> **RECORDS PROVIDED**:
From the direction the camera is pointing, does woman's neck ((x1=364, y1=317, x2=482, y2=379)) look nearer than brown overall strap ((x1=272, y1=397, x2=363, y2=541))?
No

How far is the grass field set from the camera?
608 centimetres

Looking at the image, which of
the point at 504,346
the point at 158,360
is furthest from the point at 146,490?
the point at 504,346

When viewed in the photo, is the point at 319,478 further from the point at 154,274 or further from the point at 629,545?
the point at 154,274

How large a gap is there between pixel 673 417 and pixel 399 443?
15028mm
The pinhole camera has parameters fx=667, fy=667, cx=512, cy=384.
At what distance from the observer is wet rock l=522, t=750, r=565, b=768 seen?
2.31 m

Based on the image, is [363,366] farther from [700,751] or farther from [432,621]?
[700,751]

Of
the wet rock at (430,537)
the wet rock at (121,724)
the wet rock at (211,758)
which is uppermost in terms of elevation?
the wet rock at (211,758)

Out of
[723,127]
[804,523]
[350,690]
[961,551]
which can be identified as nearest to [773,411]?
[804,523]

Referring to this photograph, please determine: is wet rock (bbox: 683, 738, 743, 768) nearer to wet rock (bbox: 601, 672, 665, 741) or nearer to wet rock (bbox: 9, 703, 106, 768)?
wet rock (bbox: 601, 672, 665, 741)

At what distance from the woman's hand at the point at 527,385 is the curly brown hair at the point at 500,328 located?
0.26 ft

==

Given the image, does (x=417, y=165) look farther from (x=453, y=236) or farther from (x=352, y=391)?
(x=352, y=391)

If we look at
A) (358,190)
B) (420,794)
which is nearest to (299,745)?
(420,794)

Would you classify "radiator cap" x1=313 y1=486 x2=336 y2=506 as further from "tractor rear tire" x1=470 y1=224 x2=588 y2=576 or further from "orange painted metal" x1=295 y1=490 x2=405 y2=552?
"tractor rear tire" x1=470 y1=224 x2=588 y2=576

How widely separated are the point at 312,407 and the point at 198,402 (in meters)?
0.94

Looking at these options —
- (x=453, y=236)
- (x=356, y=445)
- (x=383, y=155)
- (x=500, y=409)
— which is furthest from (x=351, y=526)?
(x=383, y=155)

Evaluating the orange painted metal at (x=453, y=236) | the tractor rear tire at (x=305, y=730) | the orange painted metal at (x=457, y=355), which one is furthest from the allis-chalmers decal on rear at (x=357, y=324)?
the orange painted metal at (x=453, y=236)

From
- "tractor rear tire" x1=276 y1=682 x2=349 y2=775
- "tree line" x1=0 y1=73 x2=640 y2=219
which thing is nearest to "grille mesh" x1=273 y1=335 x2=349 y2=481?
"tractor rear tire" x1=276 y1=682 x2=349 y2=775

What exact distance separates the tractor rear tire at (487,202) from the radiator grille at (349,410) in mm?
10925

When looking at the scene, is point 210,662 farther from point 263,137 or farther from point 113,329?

> **THE REQUEST**: Copy out the rows from the line with "Given the image, does" up to and including the line with "When looking at", keeping every character the same.

> **SOLUTION FOR THIS TASK**:
Given the image, does (x=417, y=165) look farther from (x=453, y=236) or farther from (x=352, y=391)?
(x=352, y=391)

If we look at
A) (358,190)
B) (420,794)
which is nearest to (299,745)?
(420,794)

Would you classify "radiator cap" x1=313 y1=486 x2=336 y2=506 as further from "tractor rear tire" x1=470 y1=224 x2=588 y2=576 or further from "orange painted metal" x1=295 y1=490 x2=405 y2=552?
"tractor rear tire" x1=470 y1=224 x2=588 y2=576

How widely separated are the point at 312,407 and the point at 198,402 (in meters)?
0.94

Looking at these options —
- (x=453, y=236)
- (x=356, y=445)
- (x=383, y=155)
- (x=500, y=409)
— which is furthest from (x=351, y=526)?
(x=383, y=155)

Evaluating the orange painted metal at (x=453, y=236) | the tractor rear tire at (x=305, y=730) | the orange painted metal at (x=457, y=355), which one is furthest from the allis-chalmers decal on rear at (x=357, y=324)?
the orange painted metal at (x=453, y=236)

From
- "tractor rear tire" x1=276 y1=682 x2=349 y2=775
- "tree line" x1=0 y1=73 x2=640 y2=219
which thing is nearest to "grille mesh" x1=273 y1=335 x2=349 y2=481?
"tractor rear tire" x1=276 y1=682 x2=349 y2=775

What exact distance separates the tractor rear tire at (487,202) from the radiator grille at (349,410) in mm?
10925

When looking at the scene, is point 210,662 farther from point 263,137 or farther from point 113,329?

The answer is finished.